James Madison died in 1837 and Dolley returned to Washington City in 1844, where she had a significant presence in the capital. She knew all 12 presidents, having taken tea with George Washington, attended the inauguration of James Polk and met with Zachary Taylor. In her final years, she performed her most symbolic acts and received her highest honors: sending the first private telegraph message and accepting her own seat in the House.
During that time period Mathew Brady made a conscious effort to capture the likenesses of the last of the founding generation and Dolley made that list. There were two daguerreotypes taken by Brady one (as seen above) and the quarter plate depicting Dolley Madison with her favorite Niece – Anna Payne Causten – who cared for Dolley in the last years of her life. Dolley Madison died shortly after these daguerreotypes were taken on July 12, 1849.
PROVENANCE - Tracing the History of the Dolley Madison Daguerreotypes
Image courtesy of the Greensboro History Museum
After Dolley’s death in 1849, the bulk of this collection was inherited by her son, John Payne Todd, and upon his death sold at auction to Dolley’s niece, Anna Payne Causten (the woman who posed with Dolley on the daguerreotype), and her husband, James H. Causten Jr. The collection passed to their daughter, Mary, who married into the Kunkel family, and then to her son, John Baker Kunkel.
After John Baker Kunkel’s widow died in 1956, Charles Hafner was hired by a local lawyer to clean up the Kunkel house. The lawyer advised him to look out for items of historical value as John Baker Kunkel was the grandson of Dolley’s favored niece.
Images Courtesy of Greensboro History Museum
A DISCOVERY - The Hidden Leather Trunk
When he was almost finished cleaning, Hafner brought his mother for a tour, and while showing her the bedroom he noticed an envelope dating to 1832 sticking out from behind a panel. Remembering what the lawyer had told him, he immediately opened the panel and discovered a leather trunk full of Dolley and James Madison’s possessions. He, his mother, and his sister completed an inventory of the items in the trunk, including two Mathew Brady daguerreotypes, and then sent them to the Allentown bank for safekeeping.
As news began to spread about the discovery, Eleanor Fox Pearson of Greensboro expressed interest in seeing the Madison materials. During a trip to Allentown, she viewed the collection and resolved to acquire it. She formed the Dolley Madison Memorial Association and the group raised $10,000 to purchase the collection, which was donated to the Greensboro History Museum in 1963.
..........
» **CHALLENGES**
a) According to the Dolley Madison excerpt, in what year was the collection donated to the Greensboro History Museum?
b) Rewrite the records from their start down through the line containing "950 centimetres", switching "street pole" to "lamp post" and leaving everything else unchanged.

[Dataset excerpt]
..........
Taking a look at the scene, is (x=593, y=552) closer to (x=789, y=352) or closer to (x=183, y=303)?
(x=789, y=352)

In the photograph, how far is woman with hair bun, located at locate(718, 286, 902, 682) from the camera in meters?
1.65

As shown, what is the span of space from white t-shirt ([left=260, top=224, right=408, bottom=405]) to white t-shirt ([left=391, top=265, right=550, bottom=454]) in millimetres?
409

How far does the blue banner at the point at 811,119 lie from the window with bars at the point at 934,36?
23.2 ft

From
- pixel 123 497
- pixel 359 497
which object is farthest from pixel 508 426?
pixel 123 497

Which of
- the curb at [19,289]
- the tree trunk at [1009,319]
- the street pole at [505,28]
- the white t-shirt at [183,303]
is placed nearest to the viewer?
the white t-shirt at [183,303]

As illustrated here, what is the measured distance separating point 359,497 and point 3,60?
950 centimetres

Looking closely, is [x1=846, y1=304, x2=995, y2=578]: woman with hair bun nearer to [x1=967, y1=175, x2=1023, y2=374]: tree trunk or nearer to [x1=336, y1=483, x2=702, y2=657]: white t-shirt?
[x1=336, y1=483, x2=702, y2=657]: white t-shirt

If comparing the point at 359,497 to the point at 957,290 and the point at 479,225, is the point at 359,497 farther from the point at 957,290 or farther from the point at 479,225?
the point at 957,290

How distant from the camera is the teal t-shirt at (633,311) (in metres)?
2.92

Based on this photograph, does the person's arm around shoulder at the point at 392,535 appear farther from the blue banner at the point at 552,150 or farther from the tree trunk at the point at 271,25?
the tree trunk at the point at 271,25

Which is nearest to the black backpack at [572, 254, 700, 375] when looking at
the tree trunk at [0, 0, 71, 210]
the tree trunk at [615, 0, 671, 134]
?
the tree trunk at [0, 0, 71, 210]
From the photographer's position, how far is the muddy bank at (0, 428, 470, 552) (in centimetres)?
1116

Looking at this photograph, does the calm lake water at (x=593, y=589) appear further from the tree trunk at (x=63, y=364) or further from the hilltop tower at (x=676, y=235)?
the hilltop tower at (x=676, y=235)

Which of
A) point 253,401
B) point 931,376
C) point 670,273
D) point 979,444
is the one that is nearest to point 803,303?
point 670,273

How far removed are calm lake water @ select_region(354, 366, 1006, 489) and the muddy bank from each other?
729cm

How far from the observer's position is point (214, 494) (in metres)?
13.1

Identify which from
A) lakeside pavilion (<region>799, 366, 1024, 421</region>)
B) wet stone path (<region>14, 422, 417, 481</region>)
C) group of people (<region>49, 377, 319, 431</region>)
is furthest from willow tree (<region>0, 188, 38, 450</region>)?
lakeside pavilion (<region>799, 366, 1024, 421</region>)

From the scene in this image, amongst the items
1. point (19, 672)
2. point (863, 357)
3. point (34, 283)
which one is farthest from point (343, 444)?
..........
» **TASK-BY-TASK SOLUTIONS**
a) 1963

b)
Taking a look at the scene, is (x=593, y=552) closer to (x=789, y=352) or closer to (x=183, y=303)?
(x=789, y=352)

In the photograph, how far is woman with hair bun, located at locate(718, 286, 902, 682) from the camera in meters?
1.65

As shown, what is the span of space from white t-shirt ([left=260, top=224, right=408, bottom=405]) to white t-shirt ([left=391, top=265, right=550, bottom=454]) in millimetres?
409

How far does the blue banner at the point at 811,119 lie from the window with bars at the point at 934,36?
23.2 ft

From
- pixel 123 497
- pixel 359 497
which object is farthest from pixel 508 426?
pixel 123 497

Which of
- the curb at [19,289]
- the tree trunk at [1009,319]
- the lamp post at [505,28]
- the white t-shirt at [183,303]
is placed nearest to the viewer?
the white t-shirt at [183,303]

As illustrated here, what is the measured distance separating point 359,497 and point 3,60?
950 centimetres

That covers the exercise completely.